Nach Angaben einer Sprecherin hat die TK noch nicht entschieden, ob sie den Versicherten Geld zurückzahlen wird. Der Brief des BVA werde nun Thema in den Selbstverwaltungsgremien sein. Bislang sei stets entschieden worden, im Sinne der Versicherten lieber auf langfristige Stabilität zu setzen. So habe die TK in Aussicht gestellt, bis einschließlich 2014 ohne Zusatzbeiträge auszukommen. Wie die FAZ schreibt, kommt die Techniker Krankenkasse Ende des Jahres auf Rücklagen von drei Milliarden Euro. Dies seien 800 Millionen Euro zu viel. Verteile sie diesen Überschuss auf 5,7 Millionen Mitglieder, bekäme jeder Versicherte 40 Euro erstattet

Das Bundesgesundheitsministerium forderte die Länder auf, entsprechende Schritte auch für gut dastehende AOKen zu prüfen. "Für Kassen unter Landesaufsicht gilt das genauso", sagte ein Sprecher in Berlin. Vor allem die AOK Rheinland/Hamburg, die AOK Nordwest und AOKplus gelten als besonders solvent.

Politik begrüßt den Vorstoß

CDU-Gesundheitsexperte Jens Spahn begrüßte den BVA-Vorstoß. "Krankenkassen sind keine Sparkassen", sagte er der FAZ. Die Kassen wehrten sich gegen die Forderungen. "Angesichts der steigenden Ausgaben für Krankenhäuser, Medikamente und Arzthonorare bei der gleichzeitigen Ankündigung der Regierung, den Bundeszuschuss zu kürzen, haben wir für die Prämien-Zurückhaltung der Krankenkassen großes Verständnis", sagte ihr Verbandssprecher Florian Lanz.

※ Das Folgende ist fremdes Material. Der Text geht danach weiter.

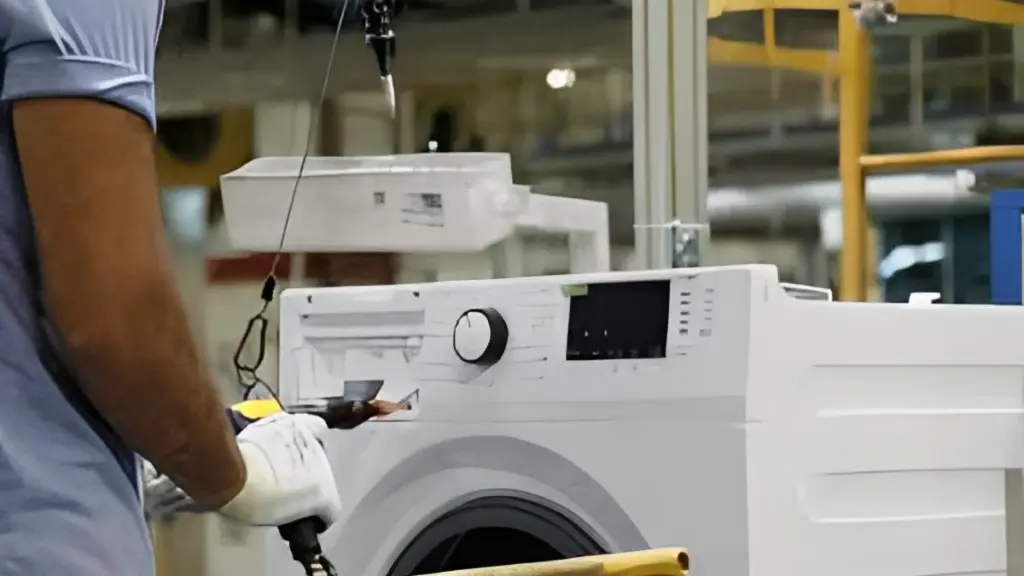 Fraude con lavadoras Whirlpool de Fabriano: no compres sin mirar este detalle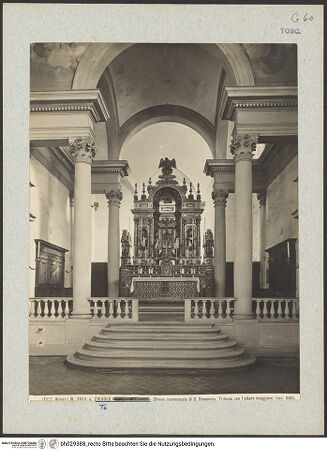 Vorderseite von bh029388_recto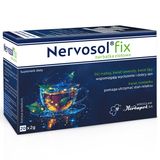 Nervosol fix, herbatka ziołowa, 2 g x 20 saszetek - miniaturka zdjęcia produktu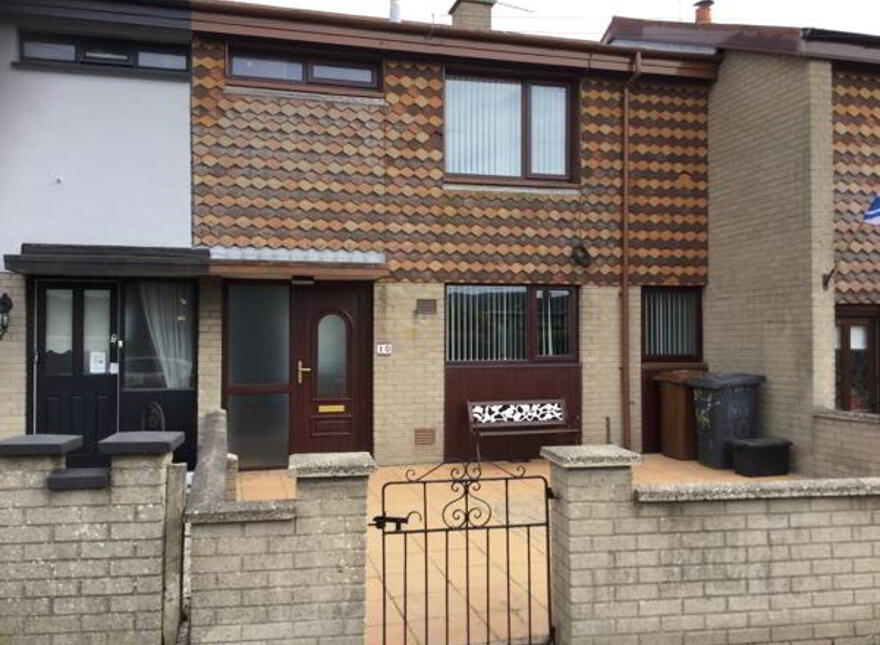 10 Broadway Avenue, Carrickfergus, BT38 8DD photo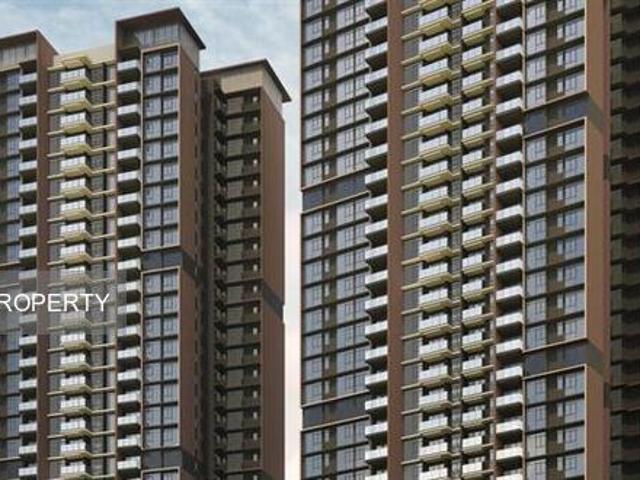Elta D5, Apartment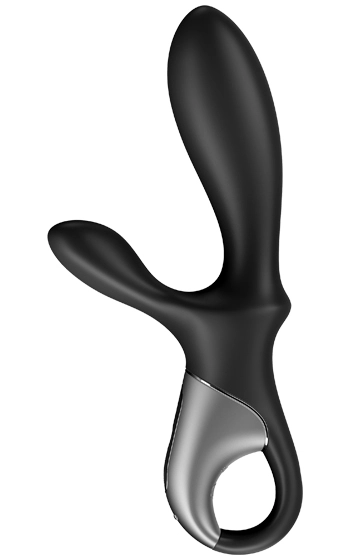Satisfyer Heat Climax Plus
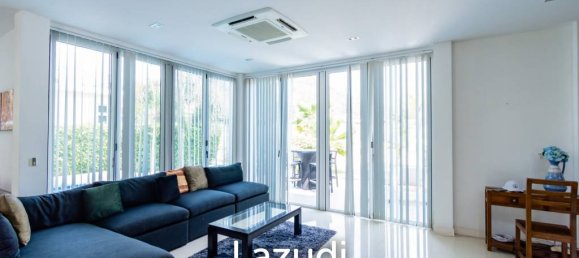 4 bedrooms Villa in Hua Hin, Thailand No. 13084 10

Bundesgesundheitsminister Daniel Bahr von der FDP fordert vor dem Hintergrund wachsender Reserven schon seit längerem, dass mehr Krankenkassen ihre Überschüsse als Prämien an die Versicherten weitergeben. "Es könnten bestimmt über 30 Krankenkassen machen", sagte der FDP-Politiker Anfang April.

Beflügelt von der guten Konjunktur sprudeln auch die Beitragseinnahmen der Sozialkassen weiterhin reichlich. Renten-, Arbeitslosen-, Kranken- und Pflegeversicherung werden im laufenden Jahr voraussichtlich 15 Milliarden Euro Überschuss erzielen, wie Berechnungen des Kieler Instituts für Weltwirtschaft (IfW) für das "Handelsblatt" ergab. Das wäre eine Milliarde mehr als im Vorjahr.